* Set tasks *
1 – From the priesthood passage, extract the stretch that begins at the words "Sections 84 and" and stops after "handed from father to son.", copying it word for word.
2 – Check each statement against the priesthood passage and answer yes or no, quoting the words of the passage that decide it: (a) Section 84 gives 10 verses to the lineage of the priesthood. (b) Ezra Taft Benson described the patriarchal order in an essay on the temple. (c) God started the earth project with bishops and stake presidents.

* Provided passage *
#####
The priesthood of families in scripture

Sections 84 and 107 in the Doctrine and Covenants are generally considered the main “priesthood” sections of modern scripture. Most of the text in these revelations has to do with very specific instructions about how the priesthood of the restored church should be organized. But both sections also include extensive discussions of the lineage of the priesthood from the time of Adam and Eve down to Moses (10 verses in 84 and 13 verses in 107). These asides emphasize a family-oriented priesthood that was transferred from father to son, right in the middle of instructions for setting up a priesthood hierarchy that is explicitly not handed from father to son.

I would suggest that these parentheticals are included in the revelations precisely to emphasize that the current priesthood structure is not the only possible way to do it.

God did not start the earth project with bishops and stake presidents. He gave the priesthood authority to Adam and it was passed down genealogically from father to son. (D&C 107:41). President Ezra Taft Benson clarified the nature of that first priesthood organization in an essay on the temple. He said that the patriarchal order of Adam was “an order of family government where a man and woman enter into a covenant with God—just as did Adam and Eve—to be sealed for eternity, to have posterity, and to do the will and work of God throughout their mortality.” That is, he suggests that the true form of  priesthood organization does not consist of individual men serving in callings, but of husbands and wives leading covenant families.

It’s also worth noting that section 107 describes these various hierarchical offices of presidents and presidencies as being “of necessity” (verse 21). This phrase “of necessity” implies that the priesthood of individual presidents with counselors is not the ideal organization, but rather the one that is needed for this dispensation.
#####
(Data items)
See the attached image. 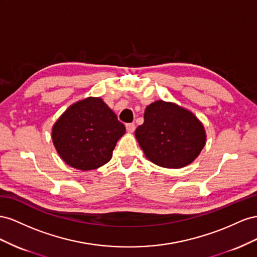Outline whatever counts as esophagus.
<instances>
[{"label":"esophagus","instance_id":"esophagus-1","mask_svg":"<svg viewBox=\"0 0 257 257\" xmlns=\"http://www.w3.org/2000/svg\"><path fill=\"white\" fill-rule=\"evenodd\" d=\"M126 129L129 134H133L136 130V124L135 123H127L126 124Z\"/></svg>","mask_w":257,"mask_h":257}]
</instances>
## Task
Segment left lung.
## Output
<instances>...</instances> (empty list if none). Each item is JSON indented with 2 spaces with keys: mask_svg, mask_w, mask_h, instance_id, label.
Here are the masks:
<instances>
[{
  "mask_svg": "<svg viewBox=\"0 0 257 257\" xmlns=\"http://www.w3.org/2000/svg\"><path fill=\"white\" fill-rule=\"evenodd\" d=\"M135 136L146 158L171 169L192 164L207 140L203 124L192 112L163 100L146 106Z\"/></svg>",
  "mask_w": 257,
  "mask_h": 257,
  "instance_id": "1",
  "label": "left lung"
}]
</instances>
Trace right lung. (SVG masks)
<instances>
[{"label": "right lung", "mask_w": 257, "mask_h": 257, "mask_svg": "<svg viewBox=\"0 0 257 257\" xmlns=\"http://www.w3.org/2000/svg\"><path fill=\"white\" fill-rule=\"evenodd\" d=\"M123 123L101 98H86L72 104L51 131L55 148L65 164L78 170H93L112 158Z\"/></svg>", "instance_id": "obj_1"}]
</instances>
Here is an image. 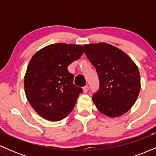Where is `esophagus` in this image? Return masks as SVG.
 <instances>
[{
  "label": "esophagus",
  "instance_id": "1",
  "mask_svg": "<svg viewBox=\"0 0 156 156\" xmlns=\"http://www.w3.org/2000/svg\"><path fill=\"white\" fill-rule=\"evenodd\" d=\"M89 90V87L88 86H85V87H83V91L84 93H87V92H88Z\"/></svg>",
  "mask_w": 156,
  "mask_h": 156
}]
</instances>
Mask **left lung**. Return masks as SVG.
<instances>
[{"label": "left lung", "mask_w": 156, "mask_h": 156, "mask_svg": "<svg viewBox=\"0 0 156 156\" xmlns=\"http://www.w3.org/2000/svg\"><path fill=\"white\" fill-rule=\"evenodd\" d=\"M84 52L95 67L100 89L92 97L100 112L109 117L122 116L136 101L141 79L136 64L124 51L112 44H84Z\"/></svg>", "instance_id": "obj_1"}]
</instances>
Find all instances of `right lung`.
Wrapping results in <instances>:
<instances>
[{
    "mask_svg": "<svg viewBox=\"0 0 156 156\" xmlns=\"http://www.w3.org/2000/svg\"><path fill=\"white\" fill-rule=\"evenodd\" d=\"M84 50L80 44L56 43L38 51L30 60L24 77L27 100L39 116L59 121L72 112L82 89L73 84L67 67Z\"/></svg>",
    "mask_w": 156,
    "mask_h": 156,
    "instance_id": "right-lung-1",
    "label": "right lung"
}]
</instances>
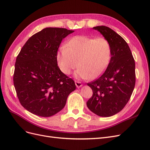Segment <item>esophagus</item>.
I'll return each instance as SVG.
<instances>
[{"instance_id":"34e87169","label":"esophagus","mask_w":150,"mask_h":150,"mask_svg":"<svg viewBox=\"0 0 150 150\" xmlns=\"http://www.w3.org/2000/svg\"><path fill=\"white\" fill-rule=\"evenodd\" d=\"M75 84H76V87H77V88H81V86H83L82 83H81V82H79V81H75Z\"/></svg>"}]
</instances>
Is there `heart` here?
<instances>
[{
    "label": "heart",
    "instance_id": "heart-1",
    "mask_svg": "<svg viewBox=\"0 0 150 150\" xmlns=\"http://www.w3.org/2000/svg\"><path fill=\"white\" fill-rule=\"evenodd\" d=\"M111 56V46L106 38L76 35L66 46L59 48L56 60L60 70L64 74H69L78 66L79 69L75 73L76 78L95 79L106 71Z\"/></svg>",
    "mask_w": 150,
    "mask_h": 150
}]
</instances>
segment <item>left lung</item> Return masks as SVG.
I'll return each instance as SVG.
<instances>
[{"label": "left lung", "instance_id": "obj_1", "mask_svg": "<svg viewBox=\"0 0 150 150\" xmlns=\"http://www.w3.org/2000/svg\"><path fill=\"white\" fill-rule=\"evenodd\" d=\"M93 29L110 41L112 56L100 78L88 83L93 96L86 104L94 114L110 117L121 111L129 100L135 86V62L128 44L115 31L104 25Z\"/></svg>", "mask_w": 150, "mask_h": 150}]
</instances>
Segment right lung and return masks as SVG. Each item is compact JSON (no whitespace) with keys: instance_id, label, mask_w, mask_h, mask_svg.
I'll return each instance as SVG.
<instances>
[{"instance_id":"1","label":"right lung","mask_w":150,"mask_h":150,"mask_svg":"<svg viewBox=\"0 0 150 150\" xmlns=\"http://www.w3.org/2000/svg\"><path fill=\"white\" fill-rule=\"evenodd\" d=\"M72 33L65 28H45L31 36L16 58L13 81L17 97L35 115H56L76 89L74 81L62 73L56 60L62 40Z\"/></svg>"}]
</instances>
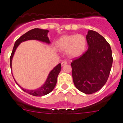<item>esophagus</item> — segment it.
<instances>
[{"label":"esophagus","instance_id":"obj_1","mask_svg":"<svg viewBox=\"0 0 123 123\" xmlns=\"http://www.w3.org/2000/svg\"><path fill=\"white\" fill-rule=\"evenodd\" d=\"M67 64V62H66V61H63V62H62V66H65V65H66Z\"/></svg>","mask_w":123,"mask_h":123}]
</instances>
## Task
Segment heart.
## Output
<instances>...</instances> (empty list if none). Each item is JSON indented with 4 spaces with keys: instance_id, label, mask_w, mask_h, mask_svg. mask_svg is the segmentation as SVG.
I'll return each instance as SVG.
<instances>
[{
    "instance_id": "heart-1",
    "label": "heart",
    "mask_w": 123,
    "mask_h": 123,
    "mask_svg": "<svg viewBox=\"0 0 123 123\" xmlns=\"http://www.w3.org/2000/svg\"><path fill=\"white\" fill-rule=\"evenodd\" d=\"M55 47L58 50L66 51L69 57L76 58L85 52L87 41L85 37L81 34L64 35L56 41Z\"/></svg>"
}]
</instances>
#####
* Answers *
1 –
Sections 84 and 107 in the Doctrine and Covenants are generally considered the main “priesthood” sections of modern scripture. Most of the text in these revelations has to do with very specific instructions about how the priesthood of the restored church should be organized. But both sections also include extensive discussions of the lineage of the priesthood from the time of Adam and Eve down to Moses (10 verses in 84 and 13 verses in 107). These asides emphasize a family-oriented priesthood that was transferred from father to son, right in the middle of instructions for setting up a priesthood hierarchy that is explicitly not handed from father to son.

2 –
(a) Yes: "10 verses in 84 and 13 verses in 107"
(b) Yes: "President Ezra Taft Benson clarified the nature of that first priesthood organization in an essay on the temple."
(c) No: "God did not start the earth project with bishops and stake presidents."